Here are two examples.
In 2021, President Biden's administration decided to give priority in limited COVID-19 relief funds to businesses majority-owned by non-whites. A multiracial couple, Mr. and Mrs. Vitolo, were excluded from Biden's priority line because, although she was Hispanic, he was white, and they owned their business 50-50. They sued, arguing that this was unlawful racial discrimination, and won their case. Judge Bernice Donald, however, said they should have lost.
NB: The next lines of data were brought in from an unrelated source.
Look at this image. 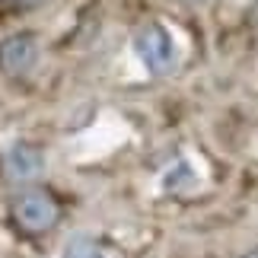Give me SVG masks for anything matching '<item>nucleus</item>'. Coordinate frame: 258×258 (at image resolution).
<instances>
[{"instance_id":"nucleus-4","label":"nucleus","mask_w":258,"mask_h":258,"mask_svg":"<svg viewBox=\"0 0 258 258\" xmlns=\"http://www.w3.org/2000/svg\"><path fill=\"white\" fill-rule=\"evenodd\" d=\"M42 166H45L42 153H38L35 147H29V144H13L4 153V169H7V175L13 178V182H29V178H35L42 172Z\"/></svg>"},{"instance_id":"nucleus-8","label":"nucleus","mask_w":258,"mask_h":258,"mask_svg":"<svg viewBox=\"0 0 258 258\" xmlns=\"http://www.w3.org/2000/svg\"><path fill=\"white\" fill-rule=\"evenodd\" d=\"M245 258H258V252H249V255H245Z\"/></svg>"},{"instance_id":"nucleus-7","label":"nucleus","mask_w":258,"mask_h":258,"mask_svg":"<svg viewBox=\"0 0 258 258\" xmlns=\"http://www.w3.org/2000/svg\"><path fill=\"white\" fill-rule=\"evenodd\" d=\"M188 4H207V0H188Z\"/></svg>"},{"instance_id":"nucleus-3","label":"nucleus","mask_w":258,"mask_h":258,"mask_svg":"<svg viewBox=\"0 0 258 258\" xmlns=\"http://www.w3.org/2000/svg\"><path fill=\"white\" fill-rule=\"evenodd\" d=\"M35 61H38V45L32 35L7 38L4 48H0V64H4L7 74H26L35 67Z\"/></svg>"},{"instance_id":"nucleus-1","label":"nucleus","mask_w":258,"mask_h":258,"mask_svg":"<svg viewBox=\"0 0 258 258\" xmlns=\"http://www.w3.org/2000/svg\"><path fill=\"white\" fill-rule=\"evenodd\" d=\"M134 48H137V57L144 61V67H150V74H169L175 67V42L163 26L147 23L144 29H137Z\"/></svg>"},{"instance_id":"nucleus-5","label":"nucleus","mask_w":258,"mask_h":258,"mask_svg":"<svg viewBox=\"0 0 258 258\" xmlns=\"http://www.w3.org/2000/svg\"><path fill=\"white\" fill-rule=\"evenodd\" d=\"M64 258H108L105 249L96 239H86V236H77L64 245Z\"/></svg>"},{"instance_id":"nucleus-6","label":"nucleus","mask_w":258,"mask_h":258,"mask_svg":"<svg viewBox=\"0 0 258 258\" xmlns=\"http://www.w3.org/2000/svg\"><path fill=\"white\" fill-rule=\"evenodd\" d=\"M195 182H198V175H195V169H191L185 160H178L172 169L166 172V178H163V185L172 188V191H178V188H188V185H195Z\"/></svg>"},{"instance_id":"nucleus-2","label":"nucleus","mask_w":258,"mask_h":258,"mask_svg":"<svg viewBox=\"0 0 258 258\" xmlns=\"http://www.w3.org/2000/svg\"><path fill=\"white\" fill-rule=\"evenodd\" d=\"M13 214H16V220H19L23 230L45 233V230H51L54 220H57V204L48 195H42V191H29V195H23L16 201Z\"/></svg>"}]
</instances>
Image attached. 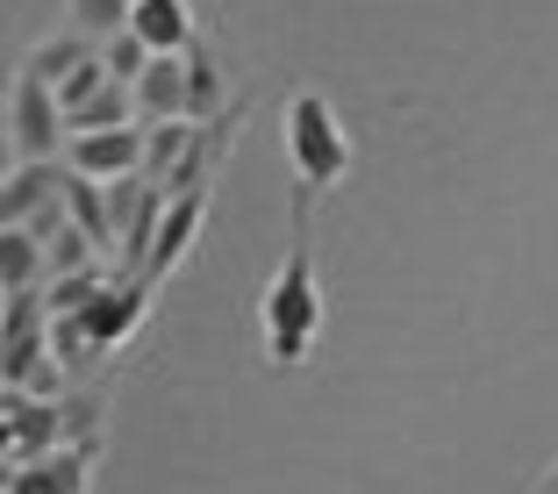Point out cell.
Listing matches in <instances>:
<instances>
[{"instance_id": "52a82bcc", "label": "cell", "mask_w": 558, "mask_h": 494, "mask_svg": "<svg viewBox=\"0 0 558 494\" xmlns=\"http://www.w3.org/2000/svg\"><path fill=\"white\" fill-rule=\"evenodd\" d=\"M201 222H208V194H172L158 215V237H150V258H144V280H172L194 251Z\"/></svg>"}, {"instance_id": "e0dca14e", "label": "cell", "mask_w": 558, "mask_h": 494, "mask_svg": "<svg viewBox=\"0 0 558 494\" xmlns=\"http://www.w3.org/2000/svg\"><path fill=\"white\" fill-rule=\"evenodd\" d=\"M150 58H158V50H150L136 29H122V36H108V44H100V65H108V80H116V86H136L150 72Z\"/></svg>"}, {"instance_id": "4fadbf2b", "label": "cell", "mask_w": 558, "mask_h": 494, "mask_svg": "<svg viewBox=\"0 0 558 494\" xmlns=\"http://www.w3.org/2000/svg\"><path fill=\"white\" fill-rule=\"evenodd\" d=\"M136 108H144V122H180L186 116V58H150V72L136 80Z\"/></svg>"}, {"instance_id": "9a60e30c", "label": "cell", "mask_w": 558, "mask_h": 494, "mask_svg": "<svg viewBox=\"0 0 558 494\" xmlns=\"http://www.w3.org/2000/svg\"><path fill=\"white\" fill-rule=\"evenodd\" d=\"M0 280H8V294H15V287H44V280H50L44 237L22 230V222H8V237H0Z\"/></svg>"}, {"instance_id": "5b68a950", "label": "cell", "mask_w": 558, "mask_h": 494, "mask_svg": "<svg viewBox=\"0 0 558 494\" xmlns=\"http://www.w3.org/2000/svg\"><path fill=\"white\" fill-rule=\"evenodd\" d=\"M72 445V409L50 395H8V466H29L44 451Z\"/></svg>"}, {"instance_id": "30bf717a", "label": "cell", "mask_w": 558, "mask_h": 494, "mask_svg": "<svg viewBox=\"0 0 558 494\" xmlns=\"http://www.w3.org/2000/svg\"><path fill=\"white\" fill-rule=\"evenodd\" d=\"M130 29L144 36L158 58H186V50L201 44V36H194V8H186V0H136Z\"/></svg>"}, {"instance_id": "d6986e66", "label": "cell", "mask_w": 558, "mask_h": 494, "mask_svg": "<svg viewBox=\"0 0 558 494\" xmlns=\"http://www.w3.org/2000/svg\"><path fill=\"white\" fill-rule=\"evenodd\" d=\"M544 487H558V466H551V473H544Z\"/></svg>"}, {"instance_id": "ffe728a7", "label": "cell", "mask_w": 558, "mask_h": 494, "mask_svg": "<svg viewBox=\"0 0 558 494\" xmlns=\"http://www.w3.org/2000/svg\"><path fill=\"white\" fill-rule=\"evenodd\" d=\"M537 494H558V487H537Z\"/></svg>"}, {"instance_id": "9c48e42d", "label": "cell", "mask_w": 558, "mask_h": 494, "mask_svg": "<svg viewBox=\"0 0 558 494\" xmlns=\"http://www.w3.org/2000/svg\"><path fill=\"white\" fill-rule=\"evenodd\" d=\"M94 473V445H58L29 466H8V494H86Z\"/></svg>"}, {"instance_id": "5bb4252c", "label": "cell", "mask_w": 558, "mask_h": 494, "mask_svg": "<svg viewBox=\"0 0 558 494\" xmlns=\"http://www.w3.org/2000/svg\"><path fill=\"white\" fill-rule=\"evenodd\" d=\"M222 100H230L222 65H215L208 44H194V50H186V116H194V122H222Z\"/></svg>"}, {"instance_id": "277c9868", "label": "cell", "mask_w": 558, "mask_h": 494, "mask_svg": "<svg viewBox=\"0 0 558 494\" xmlns=\"http://www.w3.org/2000/svg\"><path fill=\"white\" fill-rule=\"evenodd\" d=\"M150 294H158V280H144V273H116V280L100 287V301L80 315V323H86V337L100 345V359H108V351H122V345L136 337V329H144Z\"/></svg>"}, {"instance_id": "7c38bea8", "label": "cell", "mask_w": 558, "mask_h": 494, "mask_svg": "<svg viewBox=\"0 0 558 494\" xmlns=\"http://www.w3.org/2000/svg\"><path fill=\"white\" fill-rule=\"evenodd\" d=\"M194 136H201V122H144V172L172 194V180H180V165L194 158Z\"/></svg>"}, {"instance_id": "2e32d148", "label": "cell", "mask_w": 558, "mask_h": 494, "mask_svg": "<svg viewBox=\"0 0 558 494\" xmlns=\"http://www.w3.org/2000/svg\"><path fill=\"white\" fill-rule=\"evenodd\" d=\"M65 208H72V222H80V230L94 237L100 251H122V237H116V215H108V186H100V180H80V172H72V186H65Z\"/></svg>"}, {"instance_id": "ac0fdd59", "label": "cell", "mask_w": 558, "mask_h": 494, "mask_svg": "<svg viewBox=\"0 0 558 494\" xmlns=\"http://www.w3.org/2000/svg\"><path fill=\"white\" fill-rule=\"evenodd\" d=\"M65 8H72V29H86L94 44L122 36V29H130V15H136V0H65Z\"/></svg>"}, {"instance_id": "7a4b0ae2", "label": "cell", "mask_w": 558, "mask_h": 494, "mask_svg": "<svg viewBox=\"0 0 558 494\" xmlns=\"http://www.w3.org/2000/svg\"><path fill=\"white\" fill-rule=\"evenodd\" d=\"M287 158H294V180L308 194H329L351 172V136H344V116L329 108V94L287 100Z\"/></svg>"}, {"instance_id": "8992f818", "label": "cell", "mask_w": 558, "mask_h": 494, "mask_svg": "<svg viewBox=\"0 0 558 494\" xmlns=\"http://www.w3.org/2000/svg\"><path fill=\"white\" fill-rule=\"evenodd\" d=\"M65 165L80 172V180H130V172H144V122L136 130H86L65 144Z\"/></svg>"}, {"instance_id": "6da1fadb", "label": "cell", "mask_w": 558, "mask_h": 494, "mask_svg": "<svg viewBox=\"0 0 558 494\" xmlns=\"http://www.w3.org/2000/svg\"><path fill=\"white\" fill-rule=\"evenodd\" d=\"M258 323H265V351H272V365H301L308 345H315V329H323V280H315V244H308V186H301L294 244H287L279 273L265 280Z\"/></svg>"}, {"instance_id": "ba28073f", "label": "cell", "mask_w": 558, "mask_h": 494, "mask_svg": "<svg viewBox=\"0 0 558 494\" xmlns=\"http://www.w3.org/2000/svg\"><path fill=\"white\" fill-rule=\"evenodd\" d=\"M72 186V165L65 158H44V165H8V194H0V215L8 222H36L44 208H58Z\"/></svg>"}, {"instance_id": "8fae6325", "label": "cell", "mask_w": 558, "mask_h": 494, "mask_svg": "<svg viewBox=\"0 0 558 494\" xmlns=\"http://www.w3.org/2000/svg\"><path fill=\"white\" fill-rule=\"evenodd\" d=\"M100 58V44L86 29H58V36H44V44L29 50V58H22V72H29V80H50V86H65L72 72L80 65H94Z\"/></svg>"}, {"instance_id": "3957f363", "label": "cell", "mask_w": 558, "mask_h": 494, "mask_svg": "<svg viewBox=\"0 0 558 494\" xmlns=\"http://www.w3.org/2000/svg\"><path fill=\"white\" fill-rule=\"evenodd\" d=\"M65 144H72V116L58 100V86L15 72V86H8V158L44 165V158H65Z\"/></svg>"}]
</instances>
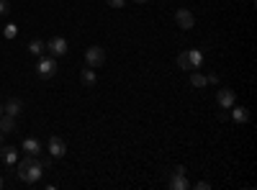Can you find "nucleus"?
Segmentation results:
<instances>
[{"label":"nucleus","instance_id":"1","mask_svg":"<svg viewBox=\"0 0 257 190\" xmlns=\"http://www.w3.org/2000/svg\"><path fill=\"white\" fill-rule=\"evenodd\" d=\"M16 172H18V177L24 180V182L34 185V182H39V180H41V175H44V164H41V159H39V157L26 154L21 162H16Z\"/></svg>","mask_w":257,"mask_h":190},{"label":"nucleus","instance_id":"2","mask_svg":"<svg viewBox=\"0 0 257 190\" xmlns=\"http://www.w3.org/2000/svg\"><path fill=\"white\" fill-rule=\"evenodd\" d=\"M201 65H203V52H198V49H188V52L178 54V67L180 70L193 72V70H198Z\"/></svg>","mask_w":257,"mask_h":190},{"label":"nucleus","instance_id":"3","mask_svg":"<svg viewBox=\"0 0 257 190\" xmlns=\"http://www.w3.org/2000/svg\"><path fill=\"white\" fill-rule=\"evenodd\" d=\"M36 75L41 80H49L57 75V57H44V59H39V65H36Z\"/></svg>","mask_w":257,"mask_h":190},{"label":"nucleus","instance_id":"4","mask_svg":"<svg viewBox=\"0 0 257 190\" xmlns=\"http://www.w3.org/2000/svg\"><path fill=\"white\" fill-rule=\"evenodd\" d=\"M85 62H88V67H93V70L103 67L105 49H103V47H88V52H85Z\"/></svg>","mask_w":257,"mask_h":190},{"label":"nucleus","instance_id":"5","mask_svg":"<svg viewBox=\"0 0 257 190\" xmlns=\"http://www.w3.org/2000/svg\"><path fill=\"white\" fill-rule=\"evenodd\" d=\"M44 49L52 57H64V54H67V41H64L62 36H54V39H49L47 44H44Z\"/></svg>","mask_w":257,"mask_h":190},{"label":"nucleus","instance_id":"6","mask_svg":"<svg viewBox=\"0 0 257 190\" xmlns=\"http://www.w3.org/2000/svg\"><path fill=\"white\" fill-rule=\"evenodd\" d=\"M175 21H178V26H180L183 31H190L193 26H196V16H193L188 8H178V11H175Z\"/></svg>","mask_w":257,"mask_h":190},{"label":"nucleus","instance_id":"7","mask_svg":"<svg viewBox=\"0 0 257 190\" xmlns=\"http://www.w3.org/2000/svg\"><path fill=\"white\" fill-rule=\"evenodd\" d=\"M64 154H67V144H64V139L52 136V139H49V157H52V159H62Z\"/></svg>","mask_w":257,"mask_h":190},{"label":"nucleus","instance_id":"8","mask_svg":"<svg viewBox=\"0 0 257 190\" xmlns=\"http://www.w3.org/2000/svg\"><path fill=\"white\" fill-rule=\"evenodd\" d=\"M170 187L173 190H188L190 187V182L185 177V167H178V170L173 172V177H170Z\"/></svg>","mask_w":257,"mask_h":190},{"label":"nucleus","instance_id":"9","mask_svg":"<svg viewBox=\"0 0 257 190\" xmlns=\"http://www.w3.org/2000/svg\"><path fill=\"white\" fill-rule=\"evenodd\" d=\"M216 103L221 105V108H231V105L237 103V93L229 90V88H221V90L216 93Z\"/></svg>","mask_w":257,"mask_h":190},{"label":"nucleus","instance_id":"10","mask_svg":"<svg viewBox=\"0 0 257 190\" xmlns=\"http://www.w3.org/2000/svg\"><path fill=\"white\" fill-rule=\"evenodd\" d=\"M80 82H82L85 88H93L95 82H98V77H95V70H93V67H85V70L80 72Z\"/></svg>","mask_w":257,"mask_h":190},{"label":"nucleus","instance_id":"11","mask_svg":"<svg viewBox=\"0 0 257 190\" xmlns=\"http://www.w3.org/2000/svg\"><path fill=\"white\" fill-rule=\"evenodd\" d=\"M237 123H244V121H249V111L244 108V105H231V113H229Z\"/></svg>","mask_w":257,"mask_h":190},{"label":"nucleus","instance_id":"12","mask_svg":"<svg viewBox=\"0 0 257 190\" xmlns=\"http://www.w3.org/2000/svg\"><path fill=\"white\" fill-rule=\"evenodd\" d=\"M21 108H24V103H21L18 98H11V100L3 105V113H8V116H13V118H16V116L21 113Z\"/></svg>","mask_w":257,"mask_h":190},{"label":"nucleus","instance_id":"13","mask_svg":"<svg viewBox=\"0 0 257 190\" xmlns=\"http://www.w3.org/2000/svg\"><path fill=\"white\" fill-rule=\"evenodd\" d=\"M0 157H3L6 164H16L18 162V152L16 146H0Z\"/></svg>","mask_w":257,"mask_h":190},{"label":"nucleus","instance_id":"14","mask_svg":"<svg viewBox=\"0 0 257 190\" xmlns=\"http://www.w3.org/2000/svg\"><path fill=\"white\" fill-rule=\"evenodd\" d=\"M0 131H3V134H13L16 131V118L8 116V113L0 116Z\"/></svg>","mask_w":257,"mask_h":190},{"label":"nucleus","instance_id":"15","mask_svg":"<svg viewBox=\"0 0 257 190\" xmlns=\"http://www.w3.org/2000/svg\"><path fill=\"white\" fill-rule=\"evenodd\" d=\"M21 149H24L26 154H31V157H39V152H41V144H39V139H26Z\"/></svg>","mask_w":257,"mask_h":190},{"label":"nucleus","instance_id":"16","mask_svg":"<svg viewBox=\"0 0 257 190\" xmlns=\"http://www.w3.org/2000/svg\"><path fill=\"white\" fill-rule=\"evenodd\" d=\"M190 85H193V88H198V90H203V88L208 85V82H206V77H203L201 72L193 70V72H190Z\"/></svg>","mask_w":257,"mask_h":190},{"label":"nucleus","instance_id":"17","mask_svg":"<svg viewBox=\"0 0 257 190\" xmlns=\"http://www.w3.org/2000/svg\"><path fill=\"white\" fill-rule=\"evenodd\" d=\"M29 52H31L34 57H41V54H44V41H39V39H34L31 44H29Z\"/></svg>","mask_w":257,"mask_h":190},{"label":"nucleus","instance_id":"18","mask_svg":"<svg viewBox=\"0 0 257 190\" xmlns=\"http://www.w3.org/2000/svg\"><path fill=\"white\" fill-rule=\"evenodd\" d=\"M3 34H6V39H16V34H18V29H16V24H8Z\"/></svg>","mask_w":257,"mask_h":190},{"label":"nucleus","instance_id":"19","mask_svg":"<svg viewBox=\"0 0 257 190\" xmlns=\"http://www.w3.org/2000/svg\"><path fill=\"white\" fill-rule=\"evenodd\" d=\"M11 13V6H8V0H0V16H8Z\"/></svg>","mask_w":257,"mask_h":190},{"label":"nucleus","instance_id":"20","mask_svg":"<svg viewBox=\"0 0 257 190\" xmlns=\"http://www.w3.org/2000/svg\"><path fill=\"white\" fill-rule=\"evenodd\" d=\"M105 3H108L111 8H123V3H126V0H105Z\"/></svg>","mask_w":257,"mask_h":190},{"label":"nucleus","instance_id":"21","mask_svg":"<svg viewBox=\"0 0 257 190\" xmlns=\"http://www.w3.org/2000/svg\"><path fill=\"white\" fill-rule=\"evenodd\" d=\"M206 82H208V85H216V82H219V75H216V72H211V75L206 77Z\"/></svg>","mask_w":257,"mask_h":190},{"label":"nucleus","instance_id":"22","mask_svg":"<svg viewBox=\"0 0 257 190\" xmlns=\"http://www.w3.org/2000/svg\"><path fill=\"white\" fill-rule=\"evenodd\" d=\"M211 187V182H206V180H198L196 182V190H208Z\"/></svg>","mask_w":257,"mask_h":190},{"label":"nucleus","instance_id":"23","mask_svg":"<svg viewBox=\"0 0 257 190\" xmlns=\"http://www.w3.org/2000/svg\"><path fill=\"white\" fill-rule=\"evenodd\" d=\"M3 136H6V134H3V131H0V146H3Z\"/></svg>","mask_w":257,"mask_h":190},{"label":"nucleus","instance_id":"24","mask_svg":"<svg viewBox=\"0 0 257 190\" xmlns=\"http://www.w3.org/2000/svg\"><path fill=\"white\" fill-rule=\"evenodd\" d=\"M137 3H149V0H137Z\"/></svg>","mask_w":257,"mask_h":190},{"label":"nucleus","instance_id":"25","mask_svg":"<svg viewBox=\"0 0 257 190\" xmlns=\"http://www.w3.org/2000/svg\"><path fill=\"white\" fill-rule=\"evenodd\" d=\"M0 116H3V105H0Z\"/></svg>","mask_w":257,"mask_h":190},{"label":"nucleus","instance_id":"26","mask_svg":"<svg viewBox=\"0 0 257 190\" xmlns=\"http://www.w3.org/2000/svg\"><path fill=\"white\" fill-rule=\"evenodd\" d=\"M0 187H3V177H0Z\"/></svg>","mask_w":257,"mask_h":190}]
</instances>
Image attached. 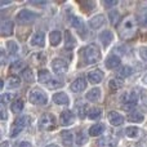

Donald conceded that usually the government may not engage in racial discrimination. But the Supreme Court created a limited exception to that rule in Richmond v. J.A. Croson (1989). In Croson, the Court held that the government may discriminate by race if three conditions are satisfied: (1) the government may not address a "generalized assertion" of historical discrimination, (2) it must target a specific instance of past discrimination and (3) the government must have been at least a "passive participant" in the discrimination.
None of those three conditions was satisfied in the Vitolos' case. The government pointed only to "societal discrimination," offered no evidence of specific instances of discrimination and did not show that it played any role in any discrimination. Judge Donald ignored all of this because, according to the "progressive" wisdom of our day, all disparities between racial groups are caused by discrimination in "the system."
Donald said that "general historical discrimination in the banking industry" was "enough" to allow the government to discriminate against white people and minorities, like Mrs. Vitolo, who married a white person. Judge Donald did not lay out the causal chain from historical discrimination to present-day disparities; she took it on faith.
David Carter, a judge in California, did something similar in a case challenging the dangerous conditions in Los Angeles' homeless encampment in the neighborhood of Skid Row. Although none of the claims in the case involved any racial issues, Judge Carter penned a 110-page diatribe against "a legacy of entrenched structural racism" that "caused" the Skid Row homeless crisis and lingering disparities in black and white housing patterns. To him, this was enough reason to order the government to create various social programs and to put $1 billion in escrow for them.
The key problem with these opinions, and one that any adherent of critical race theory (CRT) is likely to make as a judge, is that they blur the lines of causation. CRT assumes (against all evidence) that all disparities are caused by racism. The law, however, does not allow such sloppy thinking.
In McCleskey v. Kemp (1987), the Supreme Court rejected the use of a statistical study that purported to show racial disparities in the death penalty because even the most sophisticated studies can only show a risk that race played a role in some decisions. They cannot show that racial animus played a role in a particular decision challenged in a particular lawsuit.
Unsurprisingly, both Judge Donald and Carter ignored McCleskey.
That's the way it often goes with those who fervently believe, against all evidence, that all disparities are caused by racism. They substitute that article of faith for the law's more stringent requirements. They may not even realize that they're doing it. Even though the words are the same, "causation" according to trendy race wisdom is not the same as "causation" in the law—but if you don't think too hard about it, you might not realize the difference.
Whether left-wing lawyers like Judge Donald, Judge Carter and Merle realize the difference or not, the result is the same. They inject the faulty premises of their beliefs about race into judicial opinions while claiming, and perhaps even believing, that they are faithfully applying the law. They aren't.